The twenty-five tales included in The Oceans of Cruelty constitute one of the oldest collections of stories in the world, a book that offers both a set of uncanny, unsettling, and unforgettable narratives and a profound meditation on what weird thing it is that drives us to tell and to listen to stories. “Tales of the Vetala” is one of the names under which these stories have made their way from ancient India to the world at large, a Vetala being a corpse-spirit, and the frame story to the collection as a whole tells of a young king who bears the burden of a double spell. He has fallen under the power of a sorcerer, whose demand is that he fetch to him a Vetala to be his servant, and he has fallen under the power of the Vetala itself. Like a bat, the Vetala roosts upside down in the branches of a tree, and night after night the king is driven to take it down and bear it on his back to the burial ground where, once laid to rest, it will fall into the sorcerer's hands.
Night after night, king and spirit make their way from tree to burial ground, and as they do the spirit whispers a riddling story in the king's ear. If the king knows the answer to the riddle, he must tell it; as soon as he tells it, the spirit flies back to the tree. Thus story follows story, the king's labors continue, and neither he nor the spirit finds rest. Only when the king has no idea what the answer to the riddle may be, when he is unable at last to respond to the story at all, will his obligation to the sorcerer be fulfilled and will he be set free, though when that comes to pass—well, that's when the whole story takes a new turn.

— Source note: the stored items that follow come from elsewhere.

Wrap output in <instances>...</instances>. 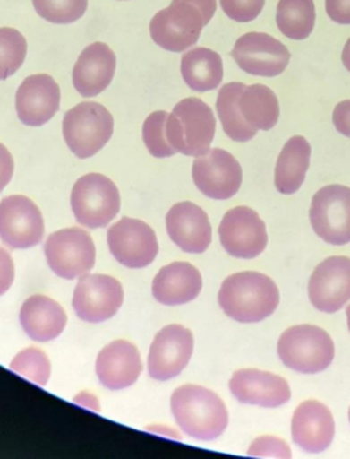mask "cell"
Returning <instances> with one entry per match:
<instances>
[{
  "label": "cell",
  "mask_w": 350,
  "mask_h": 459,
  "mask_svg": "<svg viewBox=\"0 0 350 459\" xmlns=\"http://www.w3.org/2000/svg\"><path fill=\"white\" fill-rule=\"evenodd\" d=\"M227 317L241 324L261 323L279 305V290L266 274L241 272L223 281L218 295Z\"/></svg>",
  "instance_id": "6da1fadb"
},
{
  "label": "cell",
  "mask_w": 350,
  "mask_h": 459,
  "mask_svg": "<svg viewBox=\"0 0 350 459\" xmlns=\"http://www.w3.org/2000/svg\"><path fill=\"white\" fill-rule=\"evenodd\" d=\"M217 12V0H173L149 23L152 40L171 53H183L197 43Z\"/></svg>",
  "instance_id": "7a4b0ae2"
},
{
  "label": "cell",
  "mask_w": 350,
  "mask_h": 459,
  "mask_svg": "<svg viewBox=\"0 0 350 459\" xmlns=\"http://www.w3.org/2000/svg\"><path fill=\"white\" fill-rule=\"evenodd\" d=\"M171 411L178 427L197 440L218 439L229 425L226 404L204 386L188 384L174 391Z\"/></svg>",
  "instance_id": "3957f363"
},
{
  "label": "cell",
  "mask_w": 350,
  "mask_h": 459,
  "mask_svg": "<svg viewBox=\"0 0 350 459\" xmlns=\"http://www.w3.org/2000/svg\"><path fill=\"white\" fill-rule=\"evenodd\" d=\"M217 131L214 111L199 98H186L168 114L166 136L170 146L186 157L209 152Z\"/></svg>",
  "instance_id": "277c9868"
},
{
  "label": "cell",
  "mask_w": 350,
  "mask_h": 459,
  "mask_svg": "<svg viewBox=\"0 0 350 459\" xmlns=\"http://www.w3.org/2000/svg\"><path fill=\"white\" fill-rule=\"evenodd\" d=\"M278 354L285 367L316 375L330 367L336 346L328 332L315 325H295L279 337Z\"/></svg>",
  "instance_id": "5b68a950"
},
{
  "label": "cell",
  "mask_w": 350,
  "mask_h": 459,
  "mask_svg": "<svg viewBox=\"0 0 350 459\" xmlns=\"http://www.w3.org/2000/svg\"><path fill=\"white\" fill-rule=\"evenodd\" d=\"M62 131L70 152L80 160H87L110 142L114 118L100 103L82 102L64 114Z\"/></svg>",
  "instance_id": "8992f818"
},
{
  "label": "cell",
  "mask_w": 350,
  "mask_h": 459,
  "mask_svg": "<svg viewBox=\"0 0 350 459\" xmlns=\"http://www.w3.org/2000/svg\"><path fill=\"white\" fill-rule=\"evenodd\" d=\"M70 204L80 224L98 230L115 219L121 210V195L113 180L100 173H90L73 186Z\"/></svg>",
  "instance_id": "52a82bcc"
},
{
  "label": "cell",
  "mask_w": 350,
  "mask_h": 459,
  "mask_svg": "<svg viewBox=\"0 0 350 459\" xmlns=\"http://www.w3.org/2000/svg\"><path fill=\"white\" fill-rule=\"evenodd\" d=\"M44 253L51 271L62 279L84 276L95 266V243L81 228H66L49 235Z\"/></svg>",
  "instance_id": "ba28073f"
},
{
  "label": "cell",
  "mask_w": 350,
  "mask_h": 459,
  "mask_svg": "<svg viewBox=\"0 0 350 459\" xmlns=\"http://www.w3.org/2000/svg\"><path fill=\"white\" fill-rule=\"evenodd\" d=\"M310 220L316 235L329 245L350 243V188L334 184L316 192Z\"/></svg>",
  "instance_id": "9c48e42d"
},
{
  "label": "cell",
  "mask_w": 350,
  "mask_h": 459,
  "mask_svg": "<svg viewBox=\"0 0 350 459\" xmlns=\"http://www.w3.org/2000/svg\"><path fill=\"white\" fill-rule=\"evenodd\" d=\"M107 241L114 258L126 268H147L159 253L154 230L144 221L129 217L119 220L108 230Z\"/></svg>",
  "instance_id": "30bf717a"
},
{
  "label": "cell",
  "mask_w": 350,
  "mask_h": 459,
  "mask_svg": "<svg viewBox=\"0 0 350 459\" xmlns=\"http://www.w3.org/2000/svg\"><path fill=\"white\" fill-rule=\"evenodd\" d=\"M192 176L199 191L217 201L233 198L243 184L240 162L222 149L209 150L196 157Z\"/></svg>",
  "instance_id": "8fae6325"
},
{
  "label": "cell",
  "mask_w": 350,
  "mask_h": 459,
  "mask_svg": "<svg viewBox=\"0 0 350 459\" xmlns=\"http://www.w3.org/2000/svg\"><path fill=\"white\" fill-rule=\"evenodd\" d=\"M124 303L121 282L107 274H84L73 295V308L82 321L103 323L118 313Z\"/></svg>",
  "instance_id": "7c38bea8"
},
{
  "label": "cell",
  "mask_w": 350,
  "mask_h": 459,
  "mask_svg": "<svg viewBox=\"0 0 350 459\" xmlns=\"http://www.w3.org/2000/svg\"><path fill=\"white\" fill-rule=\"evenodd\" d=\"M219 238L226 253L241 259L256 258L269 243L263 220L246 206L235 207L225 214L219 225Z\"/></svg>",
  "instance_id": "4fadbf2b"
},
{
  "label": "cell",
  "mask_w": 350,
  "mask_h": 459,
  "mask_svg": "<svg viewBox=\"0 0 350 459\" xmlns=\"http://www.w3.org/2000/svg\"><path fill=\"white\" fill-rule=\"evenodd\" d=\"M193 347V334L188 328L180 324L165 326L149 349L148 373L158 381L177 377L188 367Z\"/></svg>",
  "instance_id": "5bb4252c"
},
{
  "label": "cell",
  "mask_w": 350,
  "mask_h": 459,
  "mask_svg": "<svg viewBox=\"0 0 350 459\" xmlns=\"http://www.w3.org/2000/svg\"><path fill=\"white\" fill-rule=\"evenodd\" d=\"M44 220L32 199L12 195L0 202V238L10 248L35 247L43 240Z\"/></svg>",
  "instance_id": "9a60e30c"
},
{
  "label": "cell",
  "mask_w": 350,
  "mask_h": 459,
  "mask_svg": "<svg viewBox=\"0 0 350 459\" xmlns=\"http://www.w3.org/2000/svg\"><path fill=\"white\" fill-rule=\"evenodd\" d=\"M235 64L252 76L275 77L284 74L290 62L287 47L266 33H246L232 51Z\"/></svg>",
  "instance_id": "2e32d148"
},
{
  "label": "cell",
  "mask_w": 350,
  "mask_h": 459,
  "mask_svg": "<svg viewBox=\"0 0 350 459\" xmlns=\"http://www.w3.org/2000/svg\"><path fill=\"white\" fill-rule=\"evenodd\" d=\"M313 307L323 313H336L350 300V258L330 256L313 271L308 284Z\"/></svg>",
  "instance_id": "e0dca14e"
},
{
  "label": "cell",
  "mask_w": 350,
  "mask_h": 459,
  "mask_svg": "<svg viewBox=\"0 0 350 459\" xmlns=\"http://www.w3.org/2000/svg\"><path fill=\"white\" fill-rule=\"evenodd\" d=\"M61 90L48 74H33L23 80L15 95V108L21 123L43 126L58 113Z\"/></svg>",
  "instance_id": "ac0fdd59"
},
{
  "label": "cell",
  "mask_w": 350,
  "mask_h": 459,
  "mask_svg": "<svg viewBox=\"0 0 350 459\" xmlns=\"http://www.w3.org/2000/svg\"><path fill=\"white\" fill-rule=\"evenodd\" d=\"M166 227L171 240L189 254H203L212 241L209 215L192 202L174 204L166 215Z\"/></svg>",
  "instance_id": "d6986e66"
},
{
  "label": "cell",
  "mask_w": 350,
  "mask_h": 459,
  "mask_svg": "<svg viewBox=\"0 0 350 459\" xmlns=\"http://www.w3.org/2000/svg\"><path fill=\"white\" fill-rule=\"evenodd\" d=\"M230 391L241 403L275 409L292 398L289 383L284 377L259 369H241L230 380Z\"/></svg>",
  "instance_id": "ffe728a7"
},
{
  "label": "cell",
  "mask_w": 350,
  "mask_h": 459,
  "mask_svg": "<svg viewBox=\"0 0 350 459\" xmlns=\"http://www.w3.org/2000/svg\"><path fill=\"white\" fill-rule=\"evenodd\" d=\"M336 435V422L328 406L321 402H303L292 420L293 442L307 453H323Z\"/></svg>",
  "instance_id": "44dd1931"
},
{
  "label": "cell",
  "mask_w": 350,
  "mask_h": 459,
  "mask_svg": "<svg viewBox=\"0 0 350 459\" xmlns=\"http://www.w3.org/2000/svg\"><path fill=\"white\" fill-rule=\"evenodd\" d=\"M141 372V357L131 342H113L98 352L96 359V375L108 390H124L133 385Z\"/></svg>",
  "instance_id": "7402d4cb"
},
{
  "label": "cell",
  "mask_w": 350,
  "mask_h": 459,
  "mask_svg": "<svg viewBox=\"0 0 350 459\" xmlns=\"http://www.w3.org/2000/svg\"><path fill=\"white\" fill-rule=\"evenodd\" d=\"M116 56L107 44H90L82 51L73 67V85L84 98L102 93L113 82Z\"/></svg>",
  "instance_id": "603a6c76"
},
{
  "label": "cell",
  "mask_w": 350,
  "mask_h": 459,
  "mask_svg": "<svg viewBox=\"0 0 350 459\" xmlns=\"http://www.w3.org/2000/svg\"><path fill=\"white\" fill-rule=\"evenodd\" d=\"M203 288L200 272L189 262H174L160 269L152 282V295L165 306H180L199 297Z\"/></svg>",
  "instance_id": "cb8c5ba5"
},
{
  "label": "cell",
  "mask_w": 350,
  "mask_h": 459,
  "mask_svg": "<svg viewBox=\"0 0 350 459\" xmlns=\"http://www.w3.org/2000/svg\"><path fill=\"white\" fill-rule=\"evenodd\" d=\"M20 321L32 341L46 343L64 331L67 314L56 300L44 295H33L21 307Z\"/></svg>",
  "instance_id": "d4e9b609"
},
{
  "label": "cell",
  "mask_w": 350,
  "mask_h": 459,
  "mask_svg": "<svg viewBox=\"0 0 350 459\" xmlns=\"http://www.w3.org/2000/svg\"><path fill=\"white\" fill-rule=\"evenodd\" d=\"M311 162V146L303 136L287 140L277 166H275V186L284 195H293L302 188Z\"/></svg>",
  "instance_id": "484cf974"
},
{
  "label": "cell",
  "mask_w": 350,
  "mask_h": 459,
  "mask_svg": "<svg viewBox=\"0 0 350 459\" xmlns=\"http://www.w3.org/2000/svg\"><path fill=\"white\" fill-rule=\"evenodd\" d=\"M181 74L191 90L209 92L217 90L223 80V62L219 54L197 47L184 54Z\"/></svg>",
  "instance_id": "4316f807"
},
{
  "label": "cell",
  "mask_w": 350,
  "mask_h": 459,
  "mask_svg": "<svg viewBox=\"0 0 350 459\" xmlns=\"http://www.w3.org/2000/svg\"><path fill=\"white\" fill-rule=\"evenodd\" d=\"M241 116L256 131H269L279 119L278 98L266 85L245 87L238 98Z\"/></svg>",
  "instance_id": "83f0119b"
},
{
  "label": "cell",
  "mask_w": 350,
  "mask_h": 459,
  "mask_svg": "<svg viewBox=\"0 0 350 459\" xmlns=\"http://www.w3.org/2000/svg\"><path fill=\"white\" fill-rule=\"evenodd\" d=\"M246 85L243 82H229L223 85L218 93L217 111L223 131L230 139L246 143L256 136L258 131L246 123L238 108V98Z\"/></svg>",
  "instance_id": "f1b7e54d"
},
{
  "label": "cell",
  "mask_w": 350,
  "mask_h": 459,
  "mask_svg": "<svg viewBox=\"0 0 350 459\" xmlns=\"http://www.w3.org/2000/svg\"><path fill=\"white\" fill-rule=\"evenodd\" d=\"M315 20L313 0H279L277 25L286 38L304 40L312 33Z\"/></svg>",
  "instance_id": "f546056e"
},
{
  "label": "cell",
  "mask_w": 350,
  "mask_h": 459,
  "mask_svg": "<svg viewBox=\"0 0 350 459\" xmlns=\"http://www.w3.org/2000/svg\"><path fill=\"white\" fill-rule=\"evenodd\" d=\"M27 39L14 28H0V82L9 79L27 58Z\"/></svg>",
  "instance_id": "4dcf8cb0"
},
{
  "label": "cell",
  "mask_w": 350,
  "mask_h": 459,
  "mask_svg": "<svg viewBox=\"0 0 350 459\" xmlns=\"http://www.w3.org/2000/svg\"><path fill=\"white\" fill-rule=\"evenodd\" d=\"M10 369L22 376L23 378L44 386L47 385L51 376V362L46 352L36 347H30L15 355L10 364Z\"/></svg>",
  "instance_id": "1f68e13d"
},
{
  "label": "cell",
  "mask_w": 350,
  "mask_h": 459,
  "mask_svg": "<svg viewBox=\"0 0 350 459\" xmlns=\"http://www.w3.org/2000/svg\"><path fill=\"white\" fill-rule=\"evenodd\" d=\"M36 13L58 25L76 22L88 9V0H32Z\"/></svg>",
  "instance_id": "d6a6232c"
},
{
  "label": "cell",
  "mask_w": 350,
  "mask_h": 459,
  "mask_svg": "<svg viewBox=\"0 0 350 459\" xmlns=\"http://www.w3.org/2000/svg\"><path fill=\"white\" fill-rule=\"evenodd\" d=\"M167 117L168 114L166 111H155L145 119L142 126V139L152 157L170 158L177 152L170 146L166 136Z\"/></svg>",
  "instance_id": "836d02e7"
},
{
  "label": "cell",
  "mask_w": 350,
  "mask_h": 459,
  "mask_svg": "<svg viewBox=\"0 0 350 459\" xmlns=\"http://www.w3.org/2000/svg\"><path fill=\"white\" fill-rule=\"evenodd\" d=\"M266 0H220L223 12L230 20L251 22L260 15Z\"/></svg>",
  "instance_id": "e575fe53"
},
{
  "label": "cell",
  "mask_w": 350,
  "mask_h": 459,
  "mask_svg": "<svg viewBox=\"0 0 350 459\" xmlns=\"http://www.w3.org/2000/svg\"><path fill=\"white\" fill-rule=\"evenodd\" d=\"M248 455L264 458H290L292 450L284 440L274 437H259L249 447Z\"/></svg>",
  "instance_id": "d590c367"
},
{
  "label": "cell",
  "mask_w": 350,
  "mask_h": 459,
  "mask_svg": "<svg viewBox=\"0 0 350 459\" xmlns=\"http://www.w3.org/2000/svg\"><path fill=\"white\" fill-rule=\"evenodd\" d=\"M15 269L12 255L0 248V297L6 294L14 282Z\"/></svg>",
  "instance_id": "8d00e7d4"
},
{
  "label": "cell",
  "mask_w": 350,
  "mask_h": 459,
  "mask_svg": "<svg viewBox=\"0 0 350 459\" xmlns=\"http://www.w3.org/2000/svg\"><path fill=\"white\" fill-rule=\"evenodd\" d=\"M326 12L334 22L350 25V0H326Z\"/></svg>",
  "instance_id": "74e56055"
},
{
  "label": "cell",
  "mask_w": 350,
  "mask_h": 459,
  "mask_svg": "<svg viewBox=\"0 0 350 459\" xmlns=\"http://www.w3.org/2000/svg\"><path fill=\"white\" fill-rule=\"evenodd\" d=\"M333 123L339 134L350 137V100H344L336 106Z\"/></svg>",
  "instance_id": "f35d334b"
},
{
  "label": "cell",
  "mask_w": 350,
  "mask_h": 459,
  "mask_svg": "<svg viewBox=\"0 0 350 459\" xmlns=\"http://www.w3.org/2000/svg\"><path fill=\"white\" fill-rule=\"evenodd\" d=\"M14 175V160L9 150L0 143V192L6 188Z\"/></svg>",
  "instance_id": "ab89813d"
},
{
  "label": "cell",
  "mask_w": 350,
  "mask_h": 459,
  "mask_svg": "<svg viewBox=\"0 0 350 459\" xmlns=\"http://www.w3.org/2000/svg\"><path fill=\"white\" fill-rule=\"evenodd\" d=\"M342 64L350 72V39L345 44L344 51H342Z\"/></svg>",
  "instance_id": "60d3db41"
},
{
  "label": "cell",
  "mask_w": 350,
  "mask_h": 459,
  "mask_svg": "<svg viewBox=\"0 0 350 459\" xmlns=\"http://www.w3.org/2000/svg\"><path fill=\"white\" fill-rule=\"evenodd\" d=\"M346 318H347V326H349V331H350V305L347 306V308H346Z\"/></svg>",
  "instance_id": "b9f144b4"
},
{
  "label": "cell",
  "mask_w": 350,
  "mask_h": 459,
  "mask_svg": "<svg viewBox=\"0 0 350 459\" xmlns=\"http://www.w3.org/2000/svg\"><path fill=\"white\" fill-rule=\"evenodd\" d=\"M349 420H350V409H349Z\"/></svg>",
  "instance_id": "7bdbcfd3"
}]
</instances>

Within this framework, The Oceans of Cruelty unfolds a suite of tales of suicidal passion, clever deceit, patriarchal oppression, obligatory self-sacrifice, changing bodies, and narrow escapes from death. Here are all the passions, and here is the play of appearance and desire from which stories are drawn and that make us come back hungry for story, wondering how will the story end and when at last will we be done with all those stories?
Douglas Penick's recreation of this ancient work brings out all its humor and horror and vitality, as well its unmistakeable relevance in a world of stories gone viral.